▶ **AUFGABEN**:
[1] Erklären Sie anhand des Interviews, wozu sich die übrigen Wagner-Kommandeure zu einer Art Kriegsrat zusammenschließen werden.
[2] Wer war laut dem Interview bislang Militärführer und auch Gründer von Wagner?
[3] Geben Sie den Abschnitt des Interviews beginnend mit "Außerdem müssen wir" und weiter bis einschließlich "mehr funktionstüchtig ist?" wieder, und ersetzen Sie dabei "Verteidigungsministerium" durch "Außenministerium".

Bild: Russische Söldner im Norden Malis, aber Malis Regierung weiß von nichts
taz: Herr Lechner, Sie sind ein ausgewiesener Wagner-Experte und schreiben
ein Buch über Söldnerfirmen. Dazu stehen Sie mit zahlreichen Wagner-Leuten
im direkten Kontakt. Was sagen diese nun zum mutmaßlichen Tod ihres Chefs?
John Lechner: Es herrschte auch in den Wagner-Kreisen zunächst Verwirrung
darüber, was eigentlich genau passiert ist. Alle warten nun erst einmal ab,
wie sich die noch verbliebene Wagner-Führung äußern wird. Die übrigen
Kommandeure werden sich zu einer Art Kriegsrat zusammenschließen, um über
die nächsten Schritte zu diskutieren. Ich warte auf deren Ergebnisse.
Außerdem müssen wir abwarten, wie sich die Beziehung zwischen Wagner und
bestimmten russischen Institutionen wie dem Verteidigungsministerium
entwickeln.
Mit im Flugzeug saßen weitere hochrangige Funktionäre von Wagner, die
mutmaßlich alle tot sind. Kann man sagen, dass die Wagner-Gruppe quasi
enthauptet und damit nicht mehr funktionstüchtig ist?
Prigoschin und Utkin sind offensichtlich ein enormer Verlust für die
Organisation. Gerade was das Charisma betrifft, wenn man das so ausdrücken
darf. Vor allem Prigoschin ist nicht zu ersetzen, was den Führungsstil
anbelangt. Aber zur Funktionsfähigkeit der Firma kann man sagen: Es gibt
durchaus andere Kommandeure, die wahrscheinlich größeres militärisches
Geschick haben als Utkin, der bislang Militärführer und auch Gründer von
Wagner war. Aber das bedeutet nicht, dass einer von ihnen unbedingt dazu
geeignet ist, die gesamte Organisation zu leiten.

▶ **ZEILEN**:
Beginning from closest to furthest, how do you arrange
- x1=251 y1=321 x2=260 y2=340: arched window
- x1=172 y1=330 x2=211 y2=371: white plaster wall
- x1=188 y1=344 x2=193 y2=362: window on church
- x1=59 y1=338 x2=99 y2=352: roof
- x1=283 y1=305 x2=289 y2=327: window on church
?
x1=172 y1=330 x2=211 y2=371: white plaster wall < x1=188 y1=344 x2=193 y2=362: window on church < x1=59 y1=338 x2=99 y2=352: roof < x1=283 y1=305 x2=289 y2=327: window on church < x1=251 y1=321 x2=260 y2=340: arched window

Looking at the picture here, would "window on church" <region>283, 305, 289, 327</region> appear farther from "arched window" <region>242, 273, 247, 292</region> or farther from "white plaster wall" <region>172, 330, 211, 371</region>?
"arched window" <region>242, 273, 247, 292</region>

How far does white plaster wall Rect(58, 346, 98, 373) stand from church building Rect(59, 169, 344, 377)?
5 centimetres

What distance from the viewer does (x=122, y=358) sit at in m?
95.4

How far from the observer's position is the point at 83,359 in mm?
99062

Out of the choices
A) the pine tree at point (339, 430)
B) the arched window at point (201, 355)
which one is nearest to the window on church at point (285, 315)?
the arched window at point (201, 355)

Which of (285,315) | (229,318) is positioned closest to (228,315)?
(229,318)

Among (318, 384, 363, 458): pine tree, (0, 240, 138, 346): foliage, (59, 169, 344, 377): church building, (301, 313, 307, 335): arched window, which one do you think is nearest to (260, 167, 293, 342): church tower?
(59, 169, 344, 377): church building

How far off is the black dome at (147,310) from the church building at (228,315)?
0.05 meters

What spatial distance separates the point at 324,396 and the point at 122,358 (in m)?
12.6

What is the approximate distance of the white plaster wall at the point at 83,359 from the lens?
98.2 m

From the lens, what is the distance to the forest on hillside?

▶ **LÖSUNGEN**:
[1] Die übrigen Kommandeure schließen sich zu einer Art Kriegsrat zusammen, um über die nächsten Schritte zu diskutieren.

[2] Utkin.

[3]
Außerdem müssen wir abwarten, wie sich die Beziehung zwischen Wagner und
bestimmten russischen Institutionen wie dem Außenministerium
entwickeln.
Mit im Flugzeug saßen weitere hochrangige Funktionäre von Wagner, die
mutmaßlich alle tot sind. Kann man sagen, dass die Wagner-Gruppe quasi
enthauptet und damit nicht mehr funktionstüchtig ist?